→ **Data supplied**:
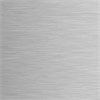 Кухонная мойка Alveus PURE 40R KMB 90 (1103651) 1103651 - фото 222892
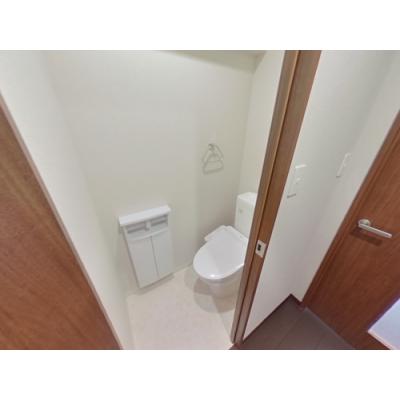 マンスリー大江の物件写真4
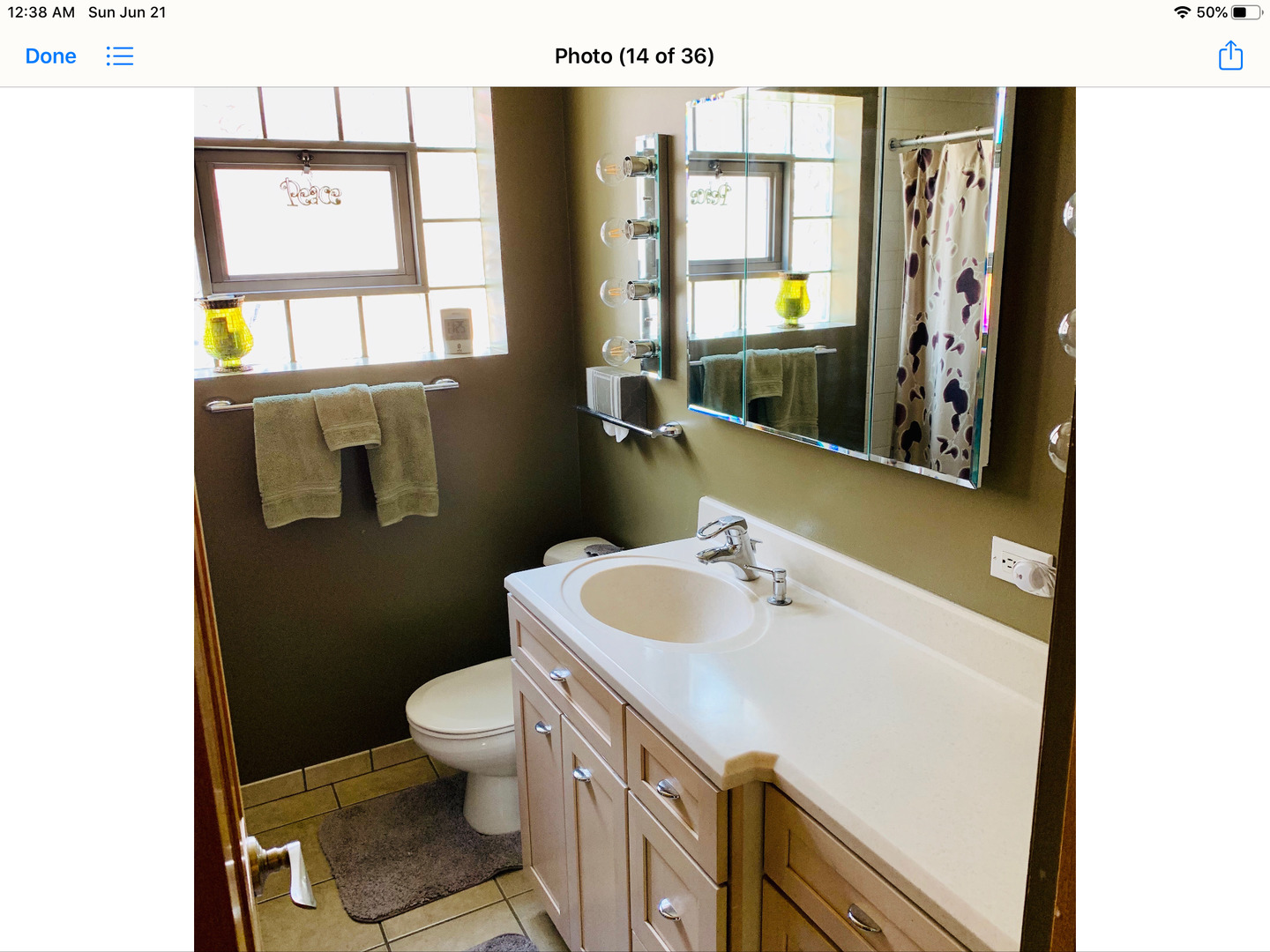 2244 Keystone Avenue North Riverside, IL 60546 - Photo 14 of 34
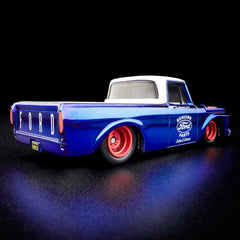 Hot Wheels RLC Exclusive 1962 Ford F100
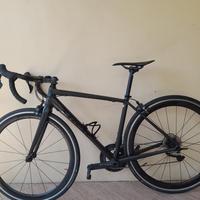 Jual Trek Emonda Alr 5 Murah - Harga 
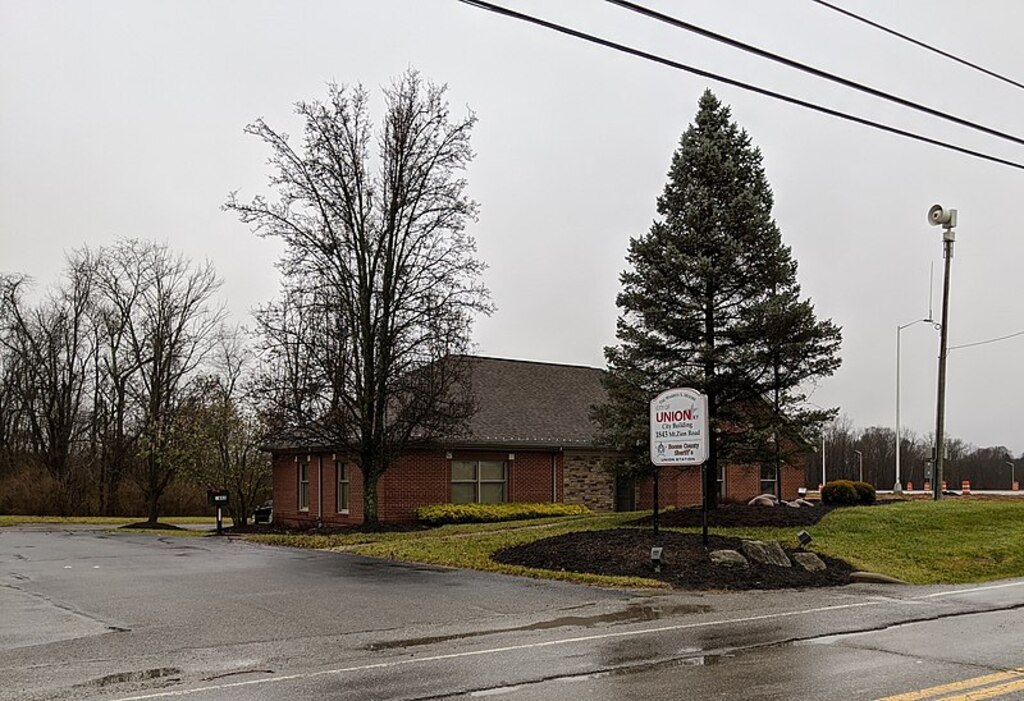 10 Best Places To Live In Kentucky, USA Updated 2024 Trip101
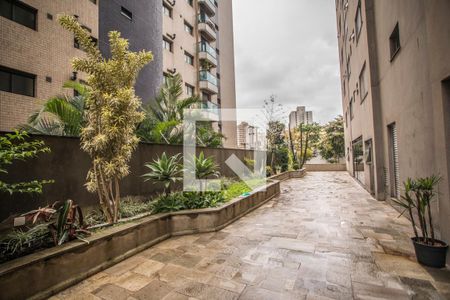 Studio para alugar com 25m², 1 quarto e sem vaga Studio para alugar com 25m², 1 quarto e sem vagaÁrea comum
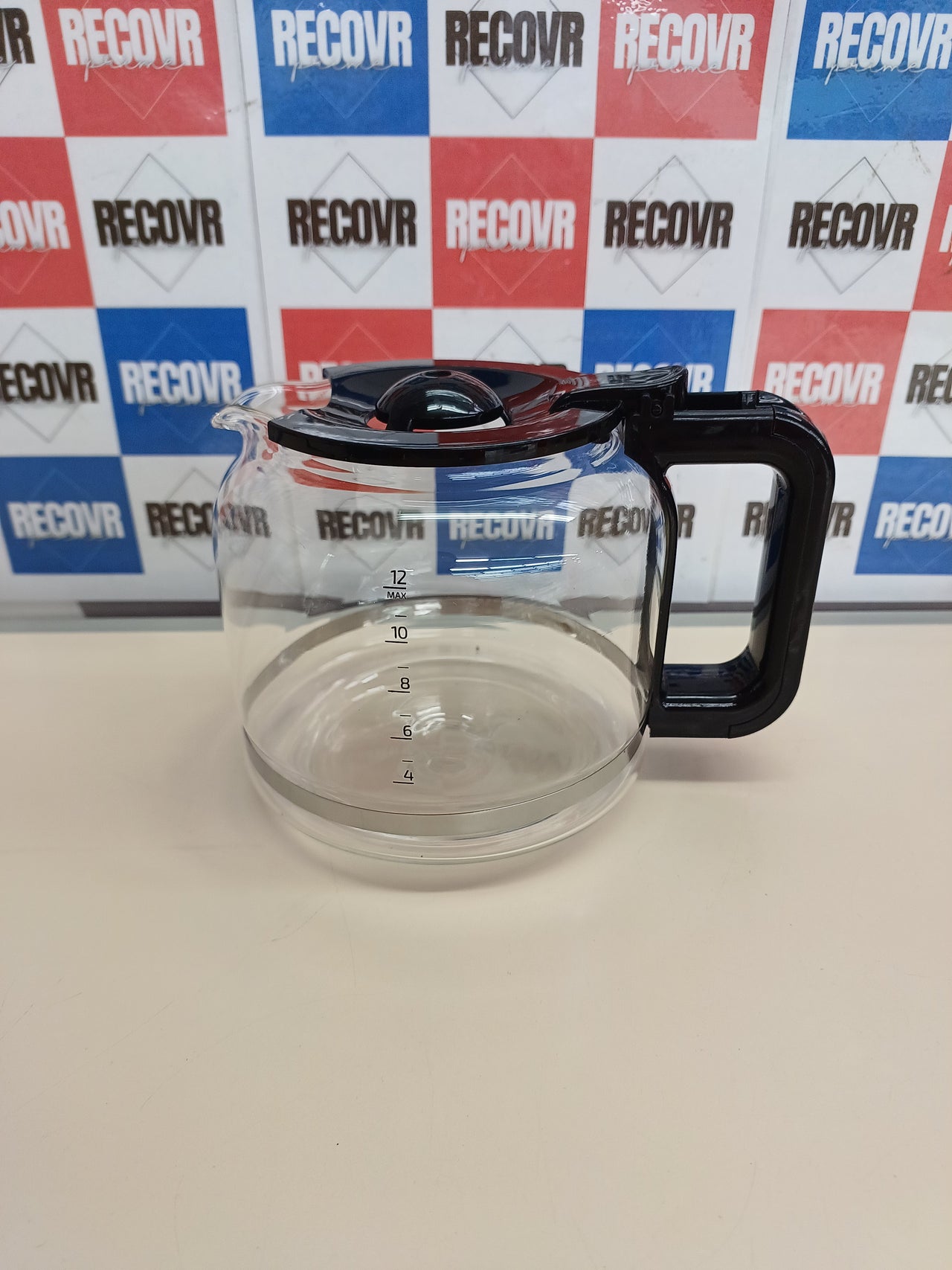 Cafetera Goteo Cecotec Coffee 66 Smart Plus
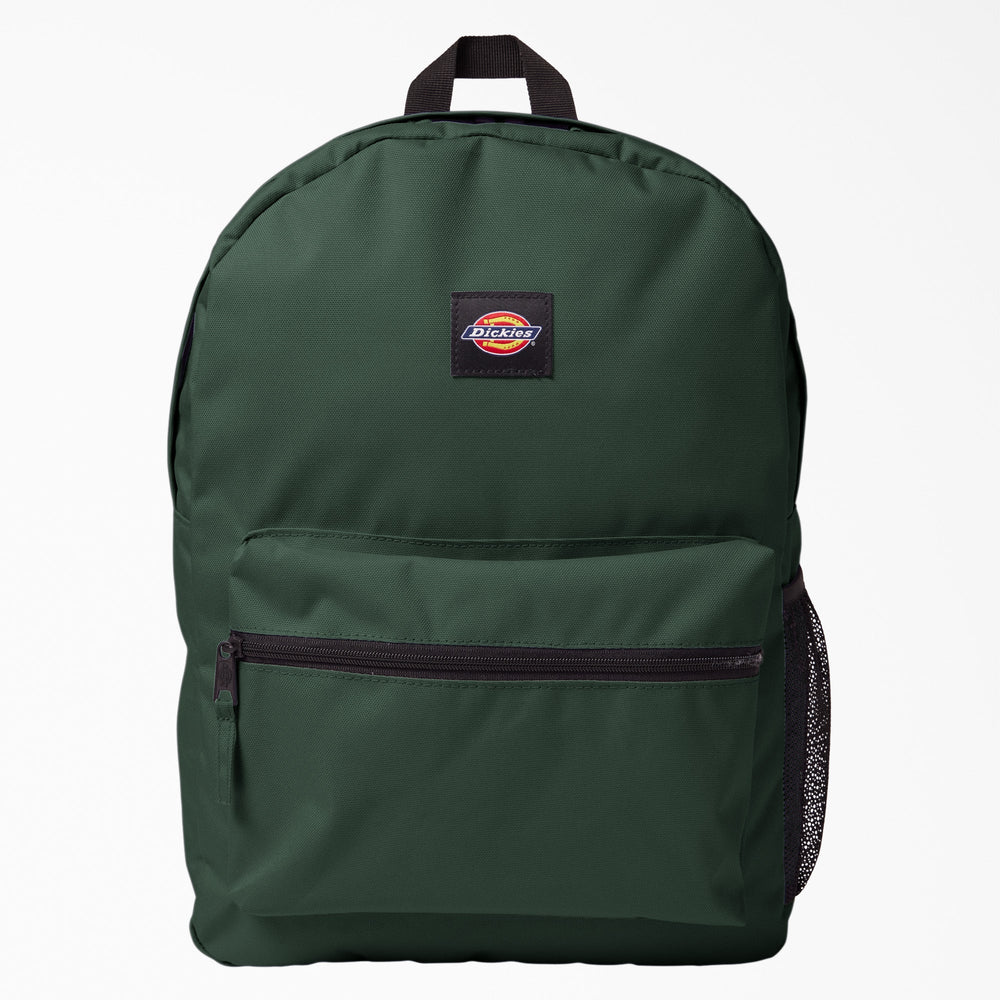 Sycamore Green (YM),One Size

→ **Exercise**: Turn the rows above into a JSON list of strings, one string per row, with blank lines skipped and the pictures left out.

→ **Exercise result**:
[
  " Кухонная мойка Alveus PURE 40R KMB 90 (1103651) 1103651 - фото 222892",
  " マンスリー大江の物件写真4",
  " 2244 Keystone Avenue North Riverside, IL 60546 - Photo 14 of 34",
  " Hot Wheels RLC Exclusive 1962 Ford F100",
  " Jual Trek Emonda Alr 5 Murah - Harga ",
  " 10 Best Places To Live In Kentucky, USA Updated 2024 Trip101",
  " Studio para alugar com 25m², 1 quarto e sem vaga Studio para alugar com 25m², 1 quarto e sem vagaÁrea comum",
  " Cafetera Goteo Cecotec Coffee 66 Smart Plus",
  " Sycamore Green (YM),One Size"
]